>> BEGIN DATA ENTRIES

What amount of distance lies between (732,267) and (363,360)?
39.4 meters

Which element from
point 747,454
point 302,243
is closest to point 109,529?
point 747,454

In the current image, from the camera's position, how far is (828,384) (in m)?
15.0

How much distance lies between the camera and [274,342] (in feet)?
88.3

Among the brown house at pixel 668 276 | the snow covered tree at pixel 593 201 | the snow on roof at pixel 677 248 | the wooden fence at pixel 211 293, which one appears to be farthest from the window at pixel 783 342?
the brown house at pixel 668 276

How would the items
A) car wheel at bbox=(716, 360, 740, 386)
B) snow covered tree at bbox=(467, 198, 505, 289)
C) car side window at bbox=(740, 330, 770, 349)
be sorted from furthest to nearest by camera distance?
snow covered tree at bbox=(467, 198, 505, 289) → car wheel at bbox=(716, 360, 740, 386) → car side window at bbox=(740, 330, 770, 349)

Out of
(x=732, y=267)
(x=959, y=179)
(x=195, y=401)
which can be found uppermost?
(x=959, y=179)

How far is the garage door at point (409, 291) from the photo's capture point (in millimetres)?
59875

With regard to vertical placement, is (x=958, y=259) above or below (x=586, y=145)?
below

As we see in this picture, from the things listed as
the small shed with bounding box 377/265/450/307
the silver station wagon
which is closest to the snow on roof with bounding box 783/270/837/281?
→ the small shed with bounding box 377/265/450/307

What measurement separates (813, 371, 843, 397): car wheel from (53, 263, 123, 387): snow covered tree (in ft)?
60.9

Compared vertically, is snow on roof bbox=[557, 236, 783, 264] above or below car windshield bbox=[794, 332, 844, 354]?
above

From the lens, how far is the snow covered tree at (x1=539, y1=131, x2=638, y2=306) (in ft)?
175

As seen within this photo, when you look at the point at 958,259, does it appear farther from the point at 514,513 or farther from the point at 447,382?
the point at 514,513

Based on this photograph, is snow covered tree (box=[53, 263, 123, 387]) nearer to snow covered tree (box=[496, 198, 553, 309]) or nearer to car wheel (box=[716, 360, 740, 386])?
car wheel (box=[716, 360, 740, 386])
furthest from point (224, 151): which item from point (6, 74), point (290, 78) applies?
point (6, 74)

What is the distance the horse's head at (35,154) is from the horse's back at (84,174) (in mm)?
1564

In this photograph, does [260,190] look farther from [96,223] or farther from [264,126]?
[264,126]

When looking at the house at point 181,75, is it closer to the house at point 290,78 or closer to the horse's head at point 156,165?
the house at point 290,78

>> END DATA ENTRIES

- TASK PROMPT
Copy out exactly the lines from the line with "furthest from point" to the end of the listing, including both of those lines, and give nothing else.

- SOLVED EXERCISE
furthest from point (224, 151): which item from point (6, 74), point (290, 78) applies?
point (6, 74)

What is the distance the horse's head at (35,154) is from the horse's back at (84,174) (in mm)?
1564

In this photograph, does [260,190] look farther from [96,223] or farther from [264,126]?
[264,126]

When looking at the house at point 181,75, is it closer to the house at point 290,78 or closer to the horse's head at point 156,165?
the house at point 290,78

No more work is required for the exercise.